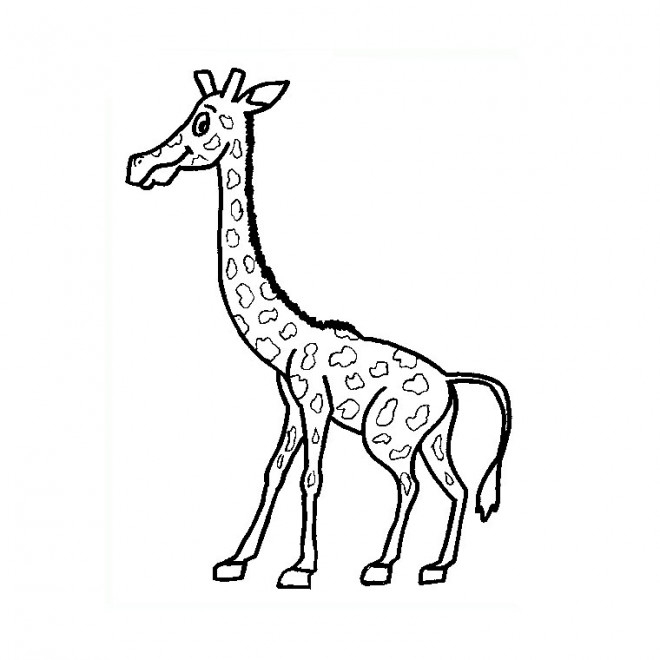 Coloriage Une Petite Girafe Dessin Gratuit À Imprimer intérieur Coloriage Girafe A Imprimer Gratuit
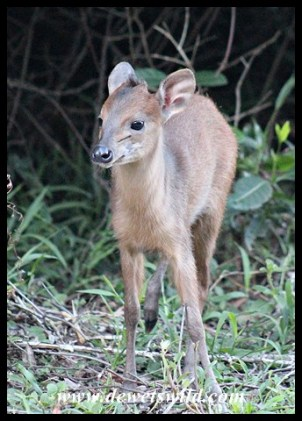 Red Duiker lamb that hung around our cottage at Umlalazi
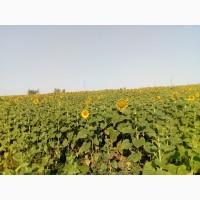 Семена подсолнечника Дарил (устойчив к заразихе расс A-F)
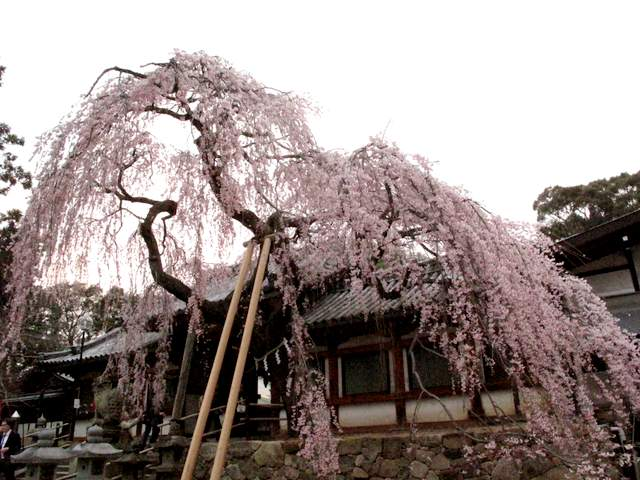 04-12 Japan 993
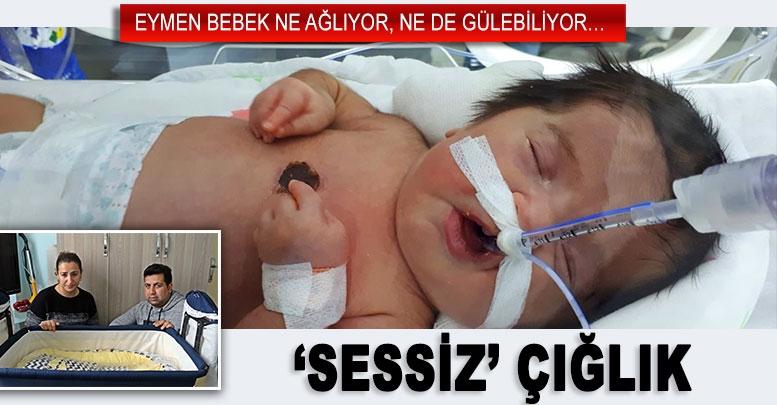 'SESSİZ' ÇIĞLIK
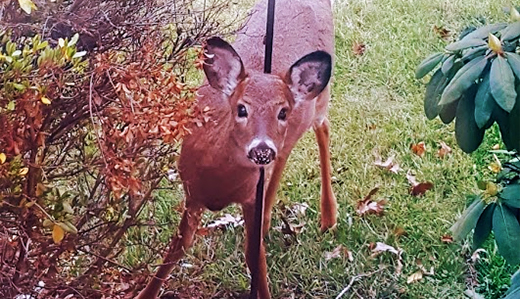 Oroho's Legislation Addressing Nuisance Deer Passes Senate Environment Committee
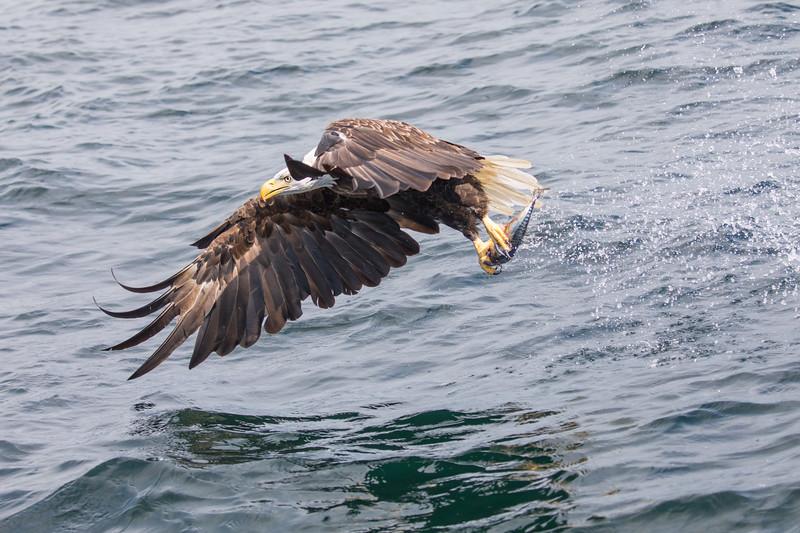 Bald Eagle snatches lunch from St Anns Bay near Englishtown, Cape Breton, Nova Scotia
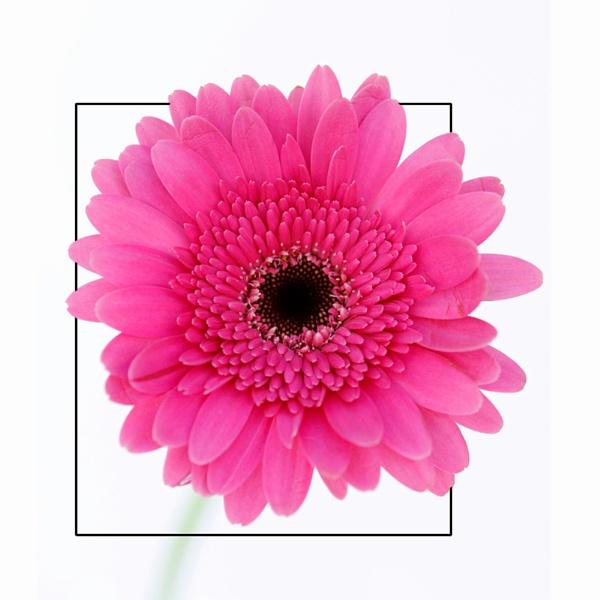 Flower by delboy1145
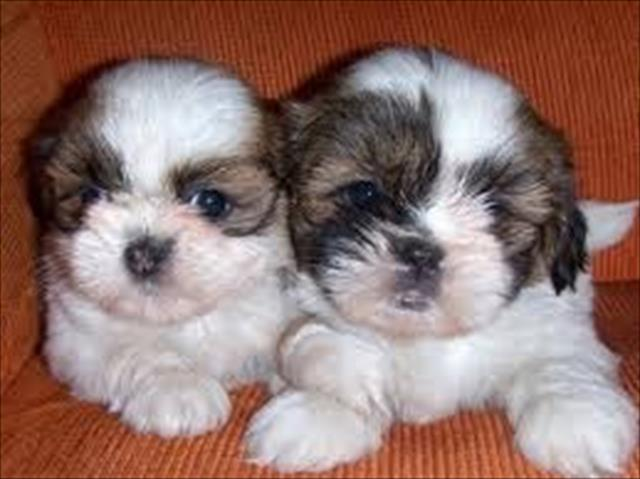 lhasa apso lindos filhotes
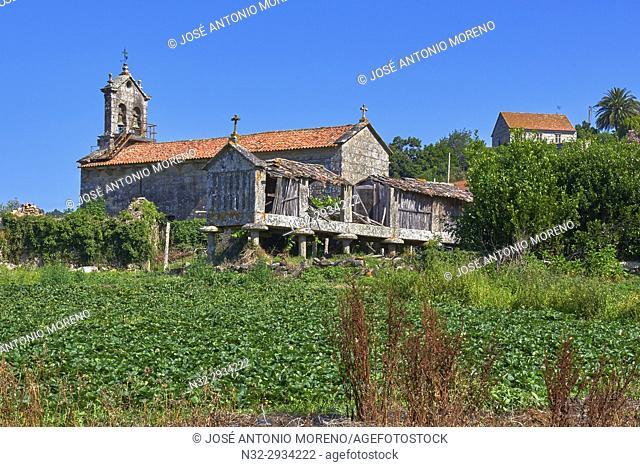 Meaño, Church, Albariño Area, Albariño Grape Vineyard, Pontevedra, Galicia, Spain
-------------------------
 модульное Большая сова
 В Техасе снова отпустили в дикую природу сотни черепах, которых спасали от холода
-------------------------
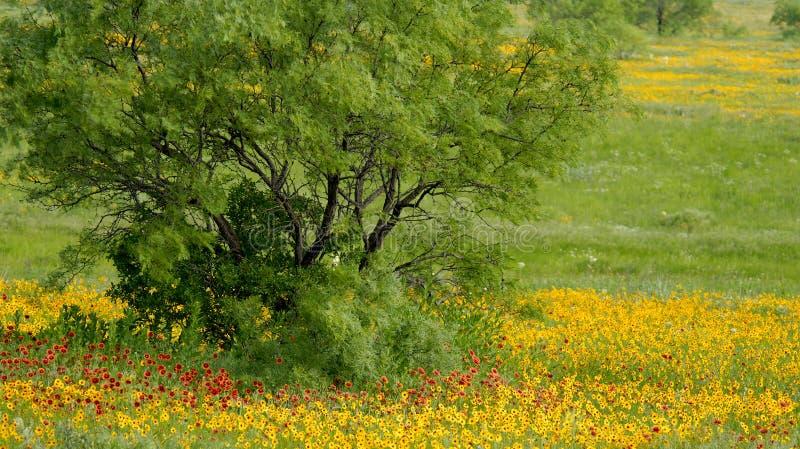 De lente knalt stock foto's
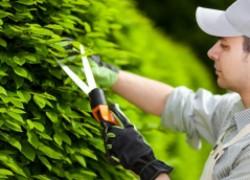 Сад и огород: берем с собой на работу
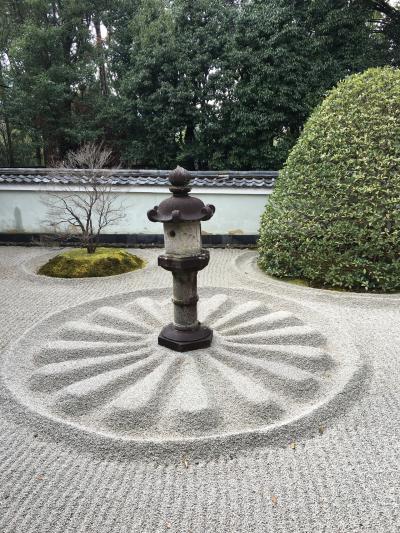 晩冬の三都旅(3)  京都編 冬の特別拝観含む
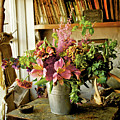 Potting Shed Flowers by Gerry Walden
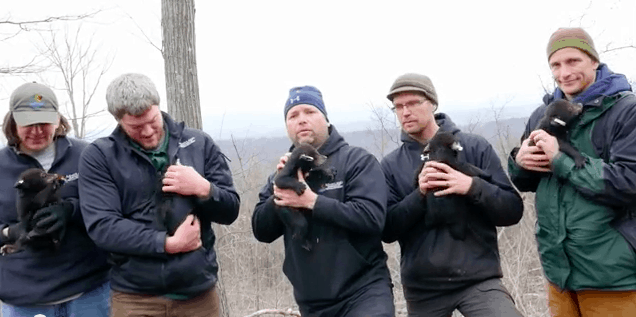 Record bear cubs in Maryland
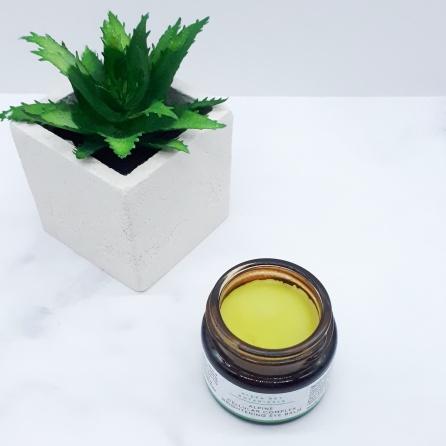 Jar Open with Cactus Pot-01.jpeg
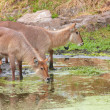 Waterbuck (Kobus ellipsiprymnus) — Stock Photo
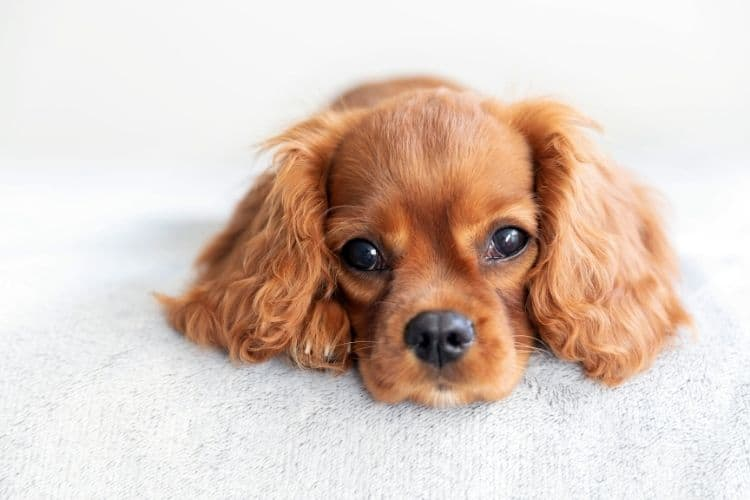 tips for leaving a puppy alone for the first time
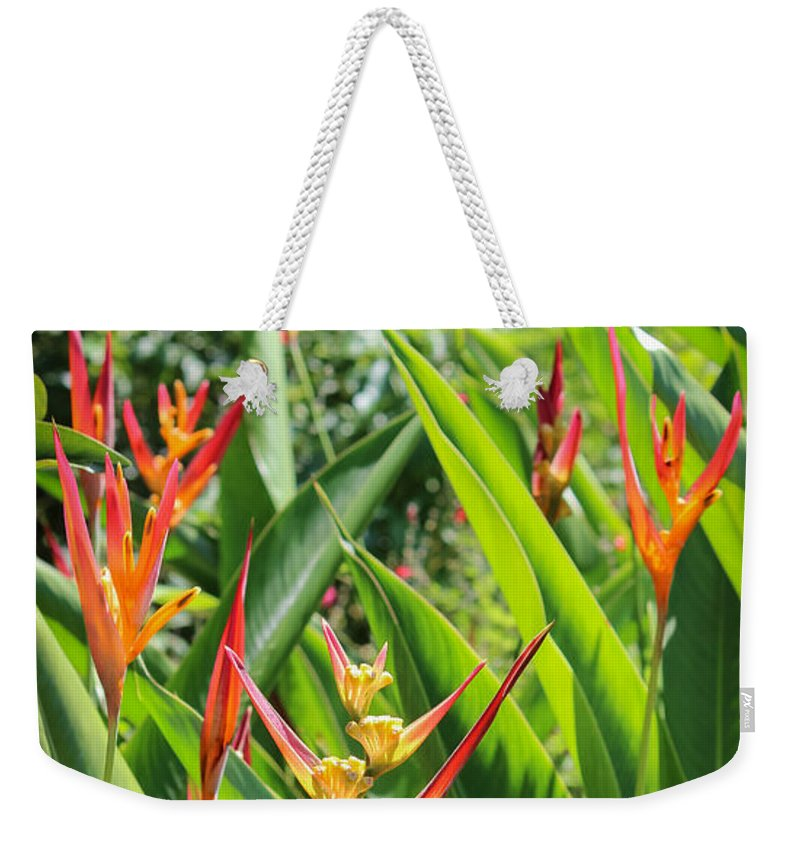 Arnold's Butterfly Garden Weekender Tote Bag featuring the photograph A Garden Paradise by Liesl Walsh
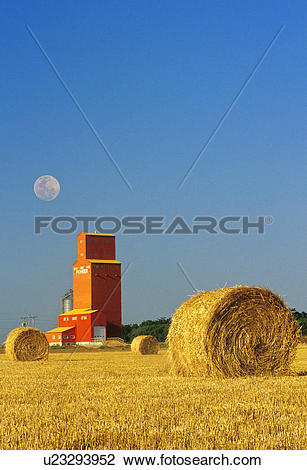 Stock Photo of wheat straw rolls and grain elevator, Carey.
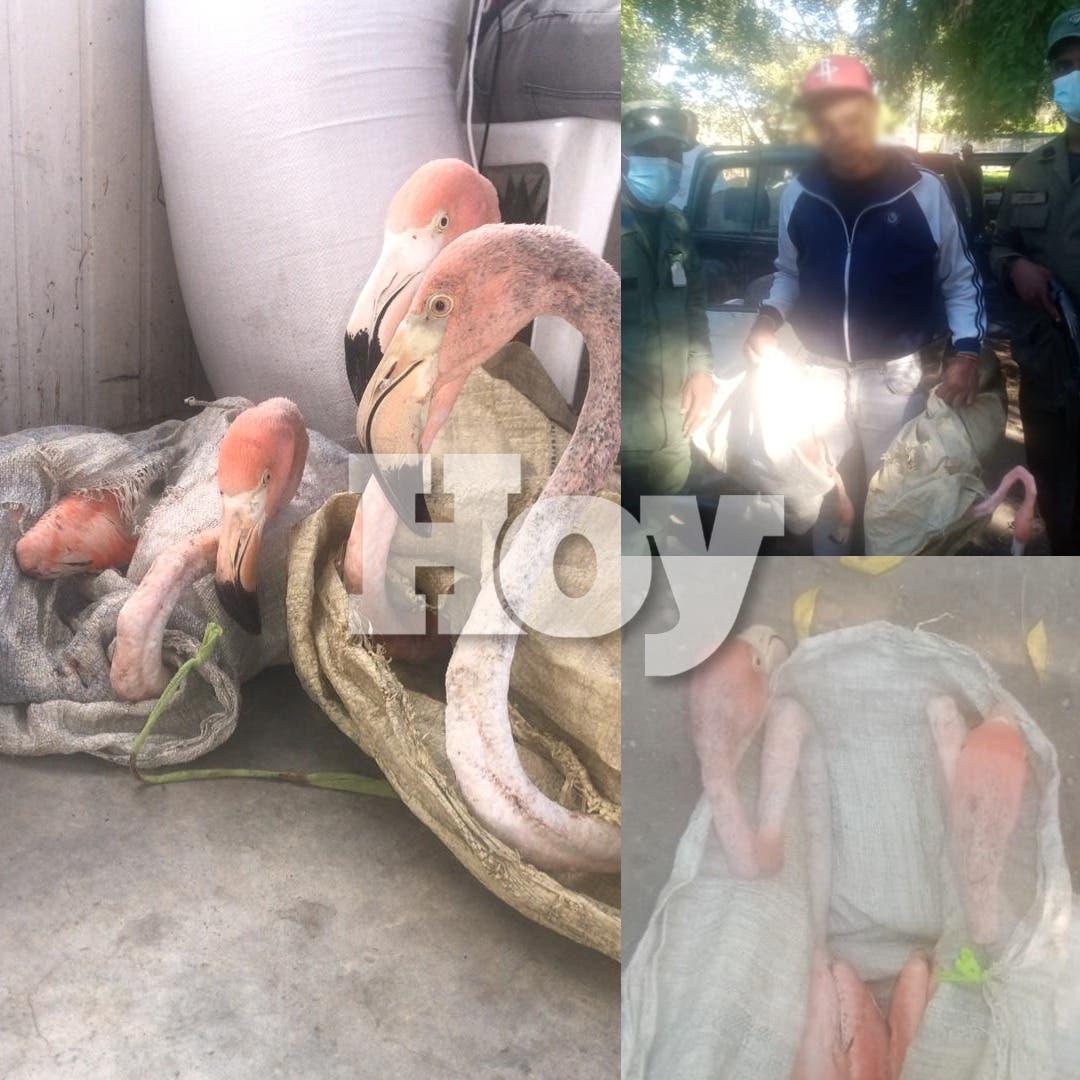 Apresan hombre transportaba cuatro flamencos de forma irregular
-------------------------
• _To do_: An exact copy of the lines above from the one with "Coloriage Une Petite" up to and including the one with "Meaño, Church, Albariño" is required; reproduce only those lines, omitting all pictures.

• _Answer box_:
 Coloriage Une Petite Girafe Dessin Gratuit À Imprimer intérieur Coloriage Girafe A Imprimer Gratuit
 Red Duiker lamb that hung around our cottage at Umlalazi
 Семена подсолнечника Дарил (устойчив к заразихе расс A-F)
 04-12 Japan 993
 'SESSİZ' ÇIĞLIK
 Oroho's Legislation Addressing Nuisance Deer Passes Senate Environment Committee
 Bald Eagle snatches lunch from St Anns Bay near Englishtown, Cape Breton, Nova Scotia
 Flower by delboy1145
 lhasa apso lindos filhotes
 Meaño, Church, Albariño Area, Albariño Grape Vineyard, Pontevedra, Galicia, Spain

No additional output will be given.